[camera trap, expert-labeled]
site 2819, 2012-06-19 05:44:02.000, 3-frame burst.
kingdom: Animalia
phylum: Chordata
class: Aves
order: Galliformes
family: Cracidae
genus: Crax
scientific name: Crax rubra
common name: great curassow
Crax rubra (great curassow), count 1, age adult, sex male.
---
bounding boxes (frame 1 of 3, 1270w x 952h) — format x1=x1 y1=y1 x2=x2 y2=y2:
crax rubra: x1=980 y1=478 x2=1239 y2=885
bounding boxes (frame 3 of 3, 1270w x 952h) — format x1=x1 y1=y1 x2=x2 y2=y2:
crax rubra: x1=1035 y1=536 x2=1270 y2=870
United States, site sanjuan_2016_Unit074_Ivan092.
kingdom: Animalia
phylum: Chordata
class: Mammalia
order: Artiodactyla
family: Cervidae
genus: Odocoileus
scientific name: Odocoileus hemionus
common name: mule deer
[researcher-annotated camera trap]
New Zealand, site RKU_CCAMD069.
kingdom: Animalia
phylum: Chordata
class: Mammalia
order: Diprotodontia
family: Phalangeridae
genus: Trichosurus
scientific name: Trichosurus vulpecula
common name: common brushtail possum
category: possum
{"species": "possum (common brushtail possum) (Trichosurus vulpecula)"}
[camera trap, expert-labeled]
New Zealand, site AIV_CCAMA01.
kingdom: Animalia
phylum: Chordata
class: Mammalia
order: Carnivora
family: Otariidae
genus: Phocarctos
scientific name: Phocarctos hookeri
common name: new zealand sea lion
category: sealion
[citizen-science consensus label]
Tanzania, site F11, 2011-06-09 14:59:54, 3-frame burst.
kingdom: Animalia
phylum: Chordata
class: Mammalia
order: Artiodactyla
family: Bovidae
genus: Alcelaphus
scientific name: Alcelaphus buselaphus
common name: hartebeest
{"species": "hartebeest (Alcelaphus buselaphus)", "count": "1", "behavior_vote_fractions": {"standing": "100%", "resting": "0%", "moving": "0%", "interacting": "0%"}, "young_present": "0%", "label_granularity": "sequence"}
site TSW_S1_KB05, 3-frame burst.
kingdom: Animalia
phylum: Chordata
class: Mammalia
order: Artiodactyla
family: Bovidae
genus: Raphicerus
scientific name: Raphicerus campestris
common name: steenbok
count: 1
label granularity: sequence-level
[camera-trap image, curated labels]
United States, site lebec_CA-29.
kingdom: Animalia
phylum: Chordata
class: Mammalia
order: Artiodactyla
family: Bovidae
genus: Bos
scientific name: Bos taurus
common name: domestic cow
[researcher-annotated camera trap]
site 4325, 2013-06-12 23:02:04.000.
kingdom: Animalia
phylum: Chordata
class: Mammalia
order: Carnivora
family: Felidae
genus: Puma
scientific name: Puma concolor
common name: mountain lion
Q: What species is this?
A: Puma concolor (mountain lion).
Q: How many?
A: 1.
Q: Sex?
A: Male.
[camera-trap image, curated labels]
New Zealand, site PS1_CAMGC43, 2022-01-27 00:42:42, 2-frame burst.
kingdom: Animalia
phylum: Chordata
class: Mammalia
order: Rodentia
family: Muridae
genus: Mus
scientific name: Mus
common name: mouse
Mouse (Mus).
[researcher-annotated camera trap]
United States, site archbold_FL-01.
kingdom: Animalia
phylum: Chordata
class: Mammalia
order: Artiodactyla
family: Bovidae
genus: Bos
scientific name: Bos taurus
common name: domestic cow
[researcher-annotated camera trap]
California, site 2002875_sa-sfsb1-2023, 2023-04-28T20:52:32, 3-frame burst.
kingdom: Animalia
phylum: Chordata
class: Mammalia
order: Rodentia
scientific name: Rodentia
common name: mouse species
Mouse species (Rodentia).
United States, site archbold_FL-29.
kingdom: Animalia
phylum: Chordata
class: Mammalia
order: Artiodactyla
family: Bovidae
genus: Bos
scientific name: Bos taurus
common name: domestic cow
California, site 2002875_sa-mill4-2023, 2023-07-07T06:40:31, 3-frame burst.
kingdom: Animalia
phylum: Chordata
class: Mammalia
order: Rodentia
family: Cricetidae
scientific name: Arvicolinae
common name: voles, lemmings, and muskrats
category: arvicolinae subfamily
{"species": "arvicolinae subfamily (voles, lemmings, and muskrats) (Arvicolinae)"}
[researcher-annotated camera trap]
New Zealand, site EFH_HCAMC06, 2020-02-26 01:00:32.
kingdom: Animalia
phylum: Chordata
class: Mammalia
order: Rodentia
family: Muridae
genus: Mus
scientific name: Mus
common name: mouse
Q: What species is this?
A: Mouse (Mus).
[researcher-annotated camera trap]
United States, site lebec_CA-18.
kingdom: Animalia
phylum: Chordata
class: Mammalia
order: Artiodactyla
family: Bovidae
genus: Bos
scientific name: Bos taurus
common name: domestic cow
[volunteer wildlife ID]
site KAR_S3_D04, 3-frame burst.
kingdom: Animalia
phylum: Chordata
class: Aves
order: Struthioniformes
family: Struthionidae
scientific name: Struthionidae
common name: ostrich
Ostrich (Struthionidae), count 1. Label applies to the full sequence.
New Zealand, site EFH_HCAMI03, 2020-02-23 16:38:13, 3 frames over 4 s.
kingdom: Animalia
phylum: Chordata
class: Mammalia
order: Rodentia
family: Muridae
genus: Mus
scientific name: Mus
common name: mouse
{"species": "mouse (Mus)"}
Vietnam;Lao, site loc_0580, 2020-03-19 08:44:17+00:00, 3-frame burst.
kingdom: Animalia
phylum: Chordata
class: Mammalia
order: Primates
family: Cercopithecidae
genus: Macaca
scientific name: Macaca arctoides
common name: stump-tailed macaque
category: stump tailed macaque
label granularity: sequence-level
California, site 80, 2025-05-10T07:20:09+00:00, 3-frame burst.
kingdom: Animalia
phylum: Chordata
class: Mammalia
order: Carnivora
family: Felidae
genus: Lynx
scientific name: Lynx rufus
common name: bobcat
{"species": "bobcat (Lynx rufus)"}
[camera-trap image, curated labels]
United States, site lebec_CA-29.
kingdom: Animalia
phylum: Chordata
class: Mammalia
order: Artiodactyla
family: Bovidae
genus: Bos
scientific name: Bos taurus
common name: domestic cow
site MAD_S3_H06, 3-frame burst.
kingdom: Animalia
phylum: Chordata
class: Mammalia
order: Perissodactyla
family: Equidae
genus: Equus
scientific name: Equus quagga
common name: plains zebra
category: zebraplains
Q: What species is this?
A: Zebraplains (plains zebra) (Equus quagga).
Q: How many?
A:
▬▬▬▬▬▬▬▬▬▬
- Goal of the exercise -
The records above need to be retyped in full, exactly as given.

- Result of the exercise -
[camera trap, expert-labeled]
site 2819, 2012-06-19 05:44:02.000, 3-frame burst.
kingdom: Animalia
phylum: Chordata
class: Aves
order: Galliformes
family: Cracidae
genus: Crax
scientific name: Crax rubra
common name: great curassow
Crax rubra (great curassow), count 1, age adult, sex male.
---
bounding boxes (frame 1 of 3, 1270w x 952h) — format x1=x1 y1=y1 x2=x2 y2=y2:
crax rubra: x1=980 y1=478 x2=1239 y2=885
bounding boxes (frame 3 of 3, 1270w x 952h) — format x1=x1 y1=y1 x2=x2 y2=y2:
crax rubra: x1=1035 y1=536 x2=1270 y2=870
United States, site sanjuan_2016_Unit074_Ivan092.
kingdom: Animalia
phylum: Chordata
class: Mammalia
order: Artiodactyla
family: Cervidae
genus: Odocoileus
scientific name: Odocoileus hemionus
common name: mule deer
[researcher-annotated camera trap]
New Zealand, site RKU_CCAMD069.
kingdom: Animalia
phylum: Chordata
class: Mammalia
order: Diprotodontia
family: Phalangeridae
genus: Trichosurus
scientific name: Trichosurus vulpecula
common name: common brushtail possum
category: possum
{"species": "possum (common brushtail possum) (Trichosurus vulpecula)"}
[camera trap, expert-labeled]
New Zealand, site AIV_CCAMA01.
kingdom: Animalia
phylum: Chordata
class: Mammalia
order: Carnivora
family: Otariidae
genus: Phocarctos
scientific name: Phocarctos hookeri
common name: new zealand sea lion
category: sealion
[citizen-science consensus label]
Tanzania, site F11, 2011-06-09 14:59:54, 3-frame burst.
kingdom: Animalia
phylum: Chordata
class: Mammalia
order: Artiodactyla
family: Bovidae
genus: Alcelaphus
scientific name: Alcelaphus buselaphus
common name: hartebeest
{"species": "hartebeest (Alcelaphus buselaphus)", "count": "1", "behavior_vote_fractions": {"standing": "100%", "resting": "0%", "moving": "0%", "interacting": "0%"}, "young_present": "0%", "label_granularity": "sequence"}
site TSW_S1_KB05, 3-frame burst.
kingdom: Animalia
phylum: Chordata
class: Mammalia
order: Artiodactyla
family: Bovidae
genus: Raphicerus
scientific name: Raphicerus campestris
common name: steenbok
count: 1
label granularity: sequence-level
[camera-trap image, curated labels]
United States, site lebec_CA-29.
kingdom: Animalia
phylum: Chordata
class: Mammalia
order: Artiodactyla
family: Bovidae
genus: Bos
scientific name: Bos taurus
common name: domestic cow
[researcher-annotated camera trap]
site 4325, 2013-06-12 23:02:04.000.
kingdom: Animalia
phylum: Chordata
class: Mammalia
order: Carnivora
family: Felidae
genus: Puma
scientific name: Puma concolor
common name: mountain lion
Q: What species is this?
A: Puma concolor (mountain lion).
Q: How many?
A: 1.
Q: Sex?
A: Male.
[camera-trap image, curated labels]
New Zealand, site PS1_CAMGC43, 2022-01-27 00:42:42, 2-frame burst.
kingdom: Animalia
phylum: Chordata
class: Mammalia
order: Rodentia
family: Muridae
genus: Mus
scientific name: Mus
common name: mouse
Mouse (Mus).
[researcher-annotated camera trap]
United States, site archbold_FL-01.
kingdom: Animalia
phylum: Chordata
class: Mammalia
order: Artiodactyla
family: Bovidae
genus: Bos
scientific name: Bos taurus
common name: domestic cow
[researcher-annotated camera trap]
California, site 2002875_sa-sfsb1-2023, 2023-04-28T20:52:32, 3-frame burst.
kingdom: Animalia
phylum: Chordata
class: Mammalia
order: Rodentia
scientific name: Rodentia
common name: mouse species
Mouse species (Rodentia).
United States, site archbold_FL-29.
kingdom: Animalia
phylum: Chordata
class: Mammalia
order: Artiodactyla
family: Bovidae
genus: Bos
scientific name: Bos taurus
common name: domestic cow
California, site 2002875_sa-mill4-2023, 2023-07-07T06:40:31, 3-frame burst.
kingdom: Animalia
phylum: Chordata
class: Mammalia
order: Rodentia
family: Cricetidae
scientific name: Arvicolinae
common name: voles, lemmings, and muskrats
category: arvicolinae subfamily
{"species": "arvicolinae subfamily (voles, lemmings, and muskrats) (Arvicolinae)"}
[researcher-annotated camera trap]
New Zealand, site EFH_HCAMC06, 2020-02-26 01:00:32.
kingdom: Animalia
phylum: Chordata
class: Mammalia
order: Rodentia
family: Muridae
genus: Mus
scientific name: Mus
common name: mouse
Q: What species is this?
A: Mouse (Mus).
[researcher-annotated camera trap]
United States, site lebec_CA-18.
kingdom: Animalia
phylum: Chordata
class: Mammalia
order: Artiodactyla
family: Bovidae
genus: Bos
scientific name: Bos taurus
common name: domestic cow
[volunteer wildlife ID]
site KAR_S3_D04, 3-frame burst.
kingdom: Animalia
phylum: Chordata
class: Aves
order: Struthioniformes
family: Struthionidae
scientific name: Struthionidae
common name: ostrich
Ostrich (Struthionidae), count 1. Label applies to the full sequence.
New Zealand, site EFH_HCAMI03, 2020-02-23 16:38:13, 3 frames over 4 s.
kingdom: Animalia
phylum: Chordata
class: Mammalia
order: Rodentia
family: Muridae
genus: Mus
scientific name: Mus
common name: mouse
{"species": "mouse (Mus)"}
Vietnam;Lao, site loc_0580, 2020-03-19 08:44:17+00:00, 3-frame burst.
kingdom: Animalia
phylum: Chordata
class: Mammalia
order: Primates
family: Cercopithecidae
genus: Macaca
scientific name: Macaca arctoides
common name: stump-tailed macaque
category: stump tailed macaque
label granularity: sequence-level
California, site 80, 2025-05-10T07:20:09+00:00, 3-frame burst.
kingdom: Animalia
phylum: Chordata
class: Mammalia
order: Carnivora
family: Felidae
genus: Lynx
scientific name: Lynx rufus
common name: bobcat
{"species": "bobcat (Lynx rufus)"}
[camera-trap image, curated labels]
United States, site lebec_CA-29.
kingdom: Animalia
phylum: Chordata
class: Mammalia
order: Artiodactyla
family: Bovidae
genus: Bos
scientific name: Bos taurus
common name: domestic cow
site MAD_S3_H06, 3-frame burst.
kingdom: Animalia
phylum: Chordata
class: Mammalia
order: Perissodactyla
family: Equidae
genus: Equus
scientific name: Equus quagga
common name: plains zebra
category: zebraplains
Q: What species is this?
A: Zebraplains (plains zebra) (Equus quagga).
Q: How many?
A:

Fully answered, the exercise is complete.